On the final day, he was to speak at a banquet for the ambassador in downtown Los Angeles. We who served him arose in the early dawn and went to his door to see if we could do anything for him. As we entered, he was sitting very quietly in the chair in which he frequently meditated and was often in ecstasy. When he didn’t want us to talk, he would put his finger to his lips, meaning, “I am in silence.” The moment he did that, I saw the withdrawal of his soul, that he was gradually severing each of the hidden ties that bind the soul to the body. Sorrow filled my heart, and yet strength too, because I knew that no matter what happened, through my devotion to him, my Guru would never leave my heart.
All day long he remained in that interiorized state. Toward evening, we went with him to the large hotel where the banquet was to be held. Arriving early, Guruji waited in a little room upstairs, quietly meditating. We disciples sat around him on the floor. After some time, he gazed at each of us in turn. I remember thinking, as he looked at me, “My beloved Guru is giving me a farewell darshan [the blessing bestowed by the sight of a God-realized being]. Then he went down to the banquet hall.
There was a large audience, which included city, state, and Government of India officials. I was sitting some distance from the speakers’ table, but my mind and gaze never left the blessed Guru’s face. Finally, the time came for him to speak. Gurudeva was the last to do so before Ambassador Sen was to address the gathering. As Guruji rose from his chair, my heart skipped a beat and I thought, “Oh, this is that moment!”

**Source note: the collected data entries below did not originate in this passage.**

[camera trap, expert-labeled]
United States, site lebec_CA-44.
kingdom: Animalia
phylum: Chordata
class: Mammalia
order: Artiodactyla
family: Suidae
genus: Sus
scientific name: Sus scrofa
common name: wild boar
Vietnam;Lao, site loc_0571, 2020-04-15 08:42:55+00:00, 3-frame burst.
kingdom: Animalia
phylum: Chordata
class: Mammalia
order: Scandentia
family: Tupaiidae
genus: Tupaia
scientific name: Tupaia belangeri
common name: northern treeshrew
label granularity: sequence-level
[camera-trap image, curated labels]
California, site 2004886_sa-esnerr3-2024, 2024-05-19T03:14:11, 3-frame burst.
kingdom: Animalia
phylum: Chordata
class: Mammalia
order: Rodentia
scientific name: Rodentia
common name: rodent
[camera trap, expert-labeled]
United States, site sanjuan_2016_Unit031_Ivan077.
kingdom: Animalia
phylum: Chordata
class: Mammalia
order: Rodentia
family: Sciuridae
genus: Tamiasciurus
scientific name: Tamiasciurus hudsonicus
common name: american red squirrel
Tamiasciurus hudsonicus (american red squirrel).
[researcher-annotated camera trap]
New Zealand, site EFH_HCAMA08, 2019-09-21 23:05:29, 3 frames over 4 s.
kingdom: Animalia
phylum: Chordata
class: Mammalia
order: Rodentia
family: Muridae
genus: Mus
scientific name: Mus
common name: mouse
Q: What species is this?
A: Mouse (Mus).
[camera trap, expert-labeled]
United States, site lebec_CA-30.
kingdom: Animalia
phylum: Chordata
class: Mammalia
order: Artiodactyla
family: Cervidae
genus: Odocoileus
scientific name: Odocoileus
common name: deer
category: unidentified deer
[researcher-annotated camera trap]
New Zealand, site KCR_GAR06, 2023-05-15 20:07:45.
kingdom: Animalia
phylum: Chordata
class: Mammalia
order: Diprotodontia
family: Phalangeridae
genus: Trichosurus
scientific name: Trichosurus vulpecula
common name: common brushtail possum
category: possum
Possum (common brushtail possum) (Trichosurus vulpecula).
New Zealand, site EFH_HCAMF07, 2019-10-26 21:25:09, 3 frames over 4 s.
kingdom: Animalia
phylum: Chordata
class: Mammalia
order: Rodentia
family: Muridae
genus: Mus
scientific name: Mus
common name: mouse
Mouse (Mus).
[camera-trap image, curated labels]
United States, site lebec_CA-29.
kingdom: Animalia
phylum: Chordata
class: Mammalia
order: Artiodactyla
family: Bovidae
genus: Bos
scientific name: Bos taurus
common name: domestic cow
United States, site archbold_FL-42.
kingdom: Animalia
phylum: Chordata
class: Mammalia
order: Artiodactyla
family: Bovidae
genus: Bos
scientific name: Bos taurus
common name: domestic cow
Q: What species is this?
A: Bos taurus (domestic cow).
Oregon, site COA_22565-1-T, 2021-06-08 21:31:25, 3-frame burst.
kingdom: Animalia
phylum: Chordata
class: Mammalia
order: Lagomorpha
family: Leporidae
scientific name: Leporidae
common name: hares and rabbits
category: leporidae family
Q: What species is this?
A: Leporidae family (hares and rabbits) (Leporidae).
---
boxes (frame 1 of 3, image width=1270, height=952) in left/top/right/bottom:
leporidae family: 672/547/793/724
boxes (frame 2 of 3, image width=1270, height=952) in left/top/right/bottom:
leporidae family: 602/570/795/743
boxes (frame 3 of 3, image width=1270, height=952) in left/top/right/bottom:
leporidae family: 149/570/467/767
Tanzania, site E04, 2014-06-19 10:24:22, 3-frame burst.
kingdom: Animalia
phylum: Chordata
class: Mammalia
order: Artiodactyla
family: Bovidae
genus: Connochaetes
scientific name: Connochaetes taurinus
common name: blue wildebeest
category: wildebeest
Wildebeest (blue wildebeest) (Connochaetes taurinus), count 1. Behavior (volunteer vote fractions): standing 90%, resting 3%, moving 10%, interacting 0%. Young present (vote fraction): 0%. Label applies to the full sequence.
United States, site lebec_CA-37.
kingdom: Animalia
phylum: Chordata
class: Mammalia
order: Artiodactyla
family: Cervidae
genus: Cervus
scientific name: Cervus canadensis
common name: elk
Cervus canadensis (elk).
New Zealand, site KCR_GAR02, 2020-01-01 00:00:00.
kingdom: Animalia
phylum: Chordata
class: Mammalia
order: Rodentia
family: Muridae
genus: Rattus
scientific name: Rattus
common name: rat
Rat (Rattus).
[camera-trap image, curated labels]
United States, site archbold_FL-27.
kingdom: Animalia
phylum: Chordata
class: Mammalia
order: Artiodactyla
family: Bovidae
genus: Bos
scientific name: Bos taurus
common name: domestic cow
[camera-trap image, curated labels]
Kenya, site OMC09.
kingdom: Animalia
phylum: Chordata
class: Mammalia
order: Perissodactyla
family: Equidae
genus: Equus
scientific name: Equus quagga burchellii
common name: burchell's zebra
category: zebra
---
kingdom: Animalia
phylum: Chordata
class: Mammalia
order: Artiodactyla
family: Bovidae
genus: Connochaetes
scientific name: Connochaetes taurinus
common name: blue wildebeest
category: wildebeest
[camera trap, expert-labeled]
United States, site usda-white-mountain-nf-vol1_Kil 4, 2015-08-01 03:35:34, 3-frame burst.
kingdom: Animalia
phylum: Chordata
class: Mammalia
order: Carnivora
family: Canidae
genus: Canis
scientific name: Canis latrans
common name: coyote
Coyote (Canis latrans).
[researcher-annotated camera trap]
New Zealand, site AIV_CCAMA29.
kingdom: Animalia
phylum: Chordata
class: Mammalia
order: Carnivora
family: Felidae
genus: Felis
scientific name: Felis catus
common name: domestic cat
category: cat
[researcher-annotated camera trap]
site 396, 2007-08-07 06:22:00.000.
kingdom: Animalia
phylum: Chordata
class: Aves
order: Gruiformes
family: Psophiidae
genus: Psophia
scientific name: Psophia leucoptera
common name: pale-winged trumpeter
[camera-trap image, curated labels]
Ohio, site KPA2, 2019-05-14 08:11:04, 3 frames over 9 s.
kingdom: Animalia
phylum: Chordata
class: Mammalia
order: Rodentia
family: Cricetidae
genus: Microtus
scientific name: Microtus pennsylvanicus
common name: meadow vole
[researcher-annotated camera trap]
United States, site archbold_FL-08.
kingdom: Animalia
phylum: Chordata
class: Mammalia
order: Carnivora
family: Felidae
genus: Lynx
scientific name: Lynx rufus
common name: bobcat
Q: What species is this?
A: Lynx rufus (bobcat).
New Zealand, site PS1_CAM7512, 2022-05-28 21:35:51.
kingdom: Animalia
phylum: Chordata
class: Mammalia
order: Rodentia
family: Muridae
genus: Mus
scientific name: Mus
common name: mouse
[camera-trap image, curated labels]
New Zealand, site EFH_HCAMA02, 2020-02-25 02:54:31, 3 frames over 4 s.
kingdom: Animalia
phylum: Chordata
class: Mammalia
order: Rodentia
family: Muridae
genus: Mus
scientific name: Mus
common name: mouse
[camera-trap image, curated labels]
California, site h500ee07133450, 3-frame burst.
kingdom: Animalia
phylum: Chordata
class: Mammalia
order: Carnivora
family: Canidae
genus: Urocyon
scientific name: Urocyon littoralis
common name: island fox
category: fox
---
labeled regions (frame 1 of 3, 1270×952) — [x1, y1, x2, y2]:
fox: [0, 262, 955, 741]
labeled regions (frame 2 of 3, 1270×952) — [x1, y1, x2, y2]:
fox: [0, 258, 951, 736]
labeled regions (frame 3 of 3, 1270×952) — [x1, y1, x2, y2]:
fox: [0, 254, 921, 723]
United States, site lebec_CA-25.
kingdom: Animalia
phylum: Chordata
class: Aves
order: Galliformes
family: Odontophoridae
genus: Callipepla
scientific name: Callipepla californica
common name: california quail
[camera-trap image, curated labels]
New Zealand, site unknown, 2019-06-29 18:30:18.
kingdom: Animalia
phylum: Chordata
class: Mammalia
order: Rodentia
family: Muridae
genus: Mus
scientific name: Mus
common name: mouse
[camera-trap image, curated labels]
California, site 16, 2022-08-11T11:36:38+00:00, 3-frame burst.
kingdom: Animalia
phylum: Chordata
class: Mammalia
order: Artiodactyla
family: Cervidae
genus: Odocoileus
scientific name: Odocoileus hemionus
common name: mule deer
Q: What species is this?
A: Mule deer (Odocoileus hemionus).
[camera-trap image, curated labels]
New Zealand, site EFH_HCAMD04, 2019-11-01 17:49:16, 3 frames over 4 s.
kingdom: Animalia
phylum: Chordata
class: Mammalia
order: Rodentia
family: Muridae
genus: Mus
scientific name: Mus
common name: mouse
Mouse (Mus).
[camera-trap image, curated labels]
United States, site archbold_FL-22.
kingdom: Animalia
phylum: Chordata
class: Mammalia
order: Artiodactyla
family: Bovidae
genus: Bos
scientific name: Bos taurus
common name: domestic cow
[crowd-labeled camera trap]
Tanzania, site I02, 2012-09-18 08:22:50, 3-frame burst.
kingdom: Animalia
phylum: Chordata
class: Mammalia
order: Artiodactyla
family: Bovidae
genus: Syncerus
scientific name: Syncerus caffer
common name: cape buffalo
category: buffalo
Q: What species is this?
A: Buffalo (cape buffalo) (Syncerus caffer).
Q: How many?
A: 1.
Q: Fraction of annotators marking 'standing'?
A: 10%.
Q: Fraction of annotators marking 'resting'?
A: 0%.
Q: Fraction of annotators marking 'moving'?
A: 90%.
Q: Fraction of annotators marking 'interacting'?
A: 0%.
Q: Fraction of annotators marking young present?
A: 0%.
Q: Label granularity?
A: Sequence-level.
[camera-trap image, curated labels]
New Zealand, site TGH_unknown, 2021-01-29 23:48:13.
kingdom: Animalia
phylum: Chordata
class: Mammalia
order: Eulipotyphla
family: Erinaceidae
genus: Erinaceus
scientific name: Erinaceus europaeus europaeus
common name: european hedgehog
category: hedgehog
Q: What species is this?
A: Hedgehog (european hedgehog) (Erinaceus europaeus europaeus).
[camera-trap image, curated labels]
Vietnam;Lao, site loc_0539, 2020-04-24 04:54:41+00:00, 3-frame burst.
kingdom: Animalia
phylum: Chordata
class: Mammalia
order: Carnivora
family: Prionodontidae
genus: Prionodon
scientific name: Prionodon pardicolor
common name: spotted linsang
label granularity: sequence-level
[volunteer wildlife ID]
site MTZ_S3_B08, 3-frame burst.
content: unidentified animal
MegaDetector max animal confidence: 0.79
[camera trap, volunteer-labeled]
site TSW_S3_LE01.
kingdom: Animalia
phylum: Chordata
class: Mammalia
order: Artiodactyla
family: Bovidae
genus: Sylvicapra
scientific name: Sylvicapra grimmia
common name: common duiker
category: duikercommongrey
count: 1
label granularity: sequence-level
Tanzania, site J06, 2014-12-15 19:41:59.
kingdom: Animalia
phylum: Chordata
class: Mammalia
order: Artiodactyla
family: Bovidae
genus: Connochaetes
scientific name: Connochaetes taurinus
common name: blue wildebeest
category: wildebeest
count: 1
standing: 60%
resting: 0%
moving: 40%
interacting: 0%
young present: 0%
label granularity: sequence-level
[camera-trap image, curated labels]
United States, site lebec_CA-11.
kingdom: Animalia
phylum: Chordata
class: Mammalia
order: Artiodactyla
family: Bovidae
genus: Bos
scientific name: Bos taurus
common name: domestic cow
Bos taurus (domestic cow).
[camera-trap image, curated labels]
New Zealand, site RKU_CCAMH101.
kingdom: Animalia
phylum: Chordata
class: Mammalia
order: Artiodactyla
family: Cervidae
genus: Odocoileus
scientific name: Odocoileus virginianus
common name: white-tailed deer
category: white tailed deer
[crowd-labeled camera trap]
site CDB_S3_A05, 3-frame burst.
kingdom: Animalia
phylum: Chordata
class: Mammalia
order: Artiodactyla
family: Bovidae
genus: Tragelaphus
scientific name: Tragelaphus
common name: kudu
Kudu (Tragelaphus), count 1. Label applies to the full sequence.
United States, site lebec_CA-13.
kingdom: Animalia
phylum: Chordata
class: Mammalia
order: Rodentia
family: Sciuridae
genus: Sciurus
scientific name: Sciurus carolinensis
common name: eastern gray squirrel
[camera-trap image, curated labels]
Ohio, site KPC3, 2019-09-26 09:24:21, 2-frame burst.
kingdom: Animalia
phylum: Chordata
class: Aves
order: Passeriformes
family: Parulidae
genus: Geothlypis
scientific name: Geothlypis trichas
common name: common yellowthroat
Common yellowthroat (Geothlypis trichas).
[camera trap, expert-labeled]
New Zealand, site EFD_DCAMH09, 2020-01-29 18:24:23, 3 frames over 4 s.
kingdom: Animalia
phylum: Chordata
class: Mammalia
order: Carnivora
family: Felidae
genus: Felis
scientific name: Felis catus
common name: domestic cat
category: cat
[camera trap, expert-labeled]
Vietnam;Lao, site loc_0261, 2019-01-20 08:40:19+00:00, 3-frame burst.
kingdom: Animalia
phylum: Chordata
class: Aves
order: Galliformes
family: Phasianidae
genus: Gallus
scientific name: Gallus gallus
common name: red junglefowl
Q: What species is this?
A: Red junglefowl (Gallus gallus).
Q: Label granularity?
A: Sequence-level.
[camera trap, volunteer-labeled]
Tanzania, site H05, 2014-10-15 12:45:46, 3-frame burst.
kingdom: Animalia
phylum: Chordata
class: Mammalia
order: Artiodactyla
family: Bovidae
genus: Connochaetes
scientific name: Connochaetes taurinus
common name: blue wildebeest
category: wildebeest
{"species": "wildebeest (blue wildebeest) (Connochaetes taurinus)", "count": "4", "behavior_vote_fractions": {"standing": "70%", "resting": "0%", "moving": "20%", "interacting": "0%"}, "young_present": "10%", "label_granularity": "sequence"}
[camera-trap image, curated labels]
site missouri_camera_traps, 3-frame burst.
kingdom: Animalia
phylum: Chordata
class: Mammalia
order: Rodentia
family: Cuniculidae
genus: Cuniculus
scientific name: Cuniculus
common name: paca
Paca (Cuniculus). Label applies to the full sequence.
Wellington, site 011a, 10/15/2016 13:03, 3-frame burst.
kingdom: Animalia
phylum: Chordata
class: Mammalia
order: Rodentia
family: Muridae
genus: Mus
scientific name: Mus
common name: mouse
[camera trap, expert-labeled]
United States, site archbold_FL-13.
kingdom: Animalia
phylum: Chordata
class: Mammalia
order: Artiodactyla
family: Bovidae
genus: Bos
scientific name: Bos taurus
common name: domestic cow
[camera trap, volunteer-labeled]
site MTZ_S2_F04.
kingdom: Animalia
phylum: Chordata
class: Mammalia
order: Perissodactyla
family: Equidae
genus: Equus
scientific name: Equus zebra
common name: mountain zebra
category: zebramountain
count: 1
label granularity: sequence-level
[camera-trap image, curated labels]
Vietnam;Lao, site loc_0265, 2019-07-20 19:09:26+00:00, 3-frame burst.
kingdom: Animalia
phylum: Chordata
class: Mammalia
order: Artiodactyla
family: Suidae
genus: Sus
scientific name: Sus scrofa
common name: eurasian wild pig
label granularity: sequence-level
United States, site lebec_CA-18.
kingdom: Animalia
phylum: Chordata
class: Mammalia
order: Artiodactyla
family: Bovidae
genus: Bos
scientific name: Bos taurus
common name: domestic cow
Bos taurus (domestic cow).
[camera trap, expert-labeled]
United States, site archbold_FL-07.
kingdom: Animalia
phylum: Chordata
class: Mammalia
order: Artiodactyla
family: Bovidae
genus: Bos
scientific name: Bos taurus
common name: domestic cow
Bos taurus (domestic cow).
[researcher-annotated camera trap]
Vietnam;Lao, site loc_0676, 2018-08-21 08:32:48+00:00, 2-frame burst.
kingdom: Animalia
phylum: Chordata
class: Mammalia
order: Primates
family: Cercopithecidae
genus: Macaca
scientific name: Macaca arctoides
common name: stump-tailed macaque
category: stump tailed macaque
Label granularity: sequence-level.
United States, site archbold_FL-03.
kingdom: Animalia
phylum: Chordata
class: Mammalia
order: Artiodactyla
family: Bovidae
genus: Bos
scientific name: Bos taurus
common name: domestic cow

When he began speaking, with such love for God, the whole audience was like one person; no one stirred. They were transfixed by the tremendous force of love that he was pouring from his heart upon all of them. Many lives were changed that night—including some who later entered the ashram as monastics and many others who became members of the society—because of that divine experience. His last words [from his poem, “My India”] were of the India he loved so much: “Where Ganges, woods, Himalayan caves, and men dream God—I am hallowed; my body touched that sod.”
As he uttered these words, he lifted his eyes to the Kutastha center [or Chirst Center, the point between the eyebrows], and his body slumped to the floor. In an instant—our feet seemed not to touch the ground—two of us disciples were by his side. Thinking that he might have gone into samadhi [an enlightened state of consciousness], we softly chanted Aum in his right ear. (Over the years he had told us that when he went into ecstasy, if after some time his consciousness did not return we could bring him out of that state by chanting “Aum” in his right ear.) As I was chanting, a miraculous experience took place. I do not know how to describe it to you, but as I knelt over my blessed Guru, I could see that his soul was leaving the body; and then a tremendous force entered my being. I say “tremendous” because it was an overwhelming blissful force of love, peace, and understanding. I remember thinking, “What is this?” My consciousness was lifted up in such a way that I could feel no sorrow, I could shed no tears; and it has been so from that day to this, because I know beyond any doubt that he is truly with me.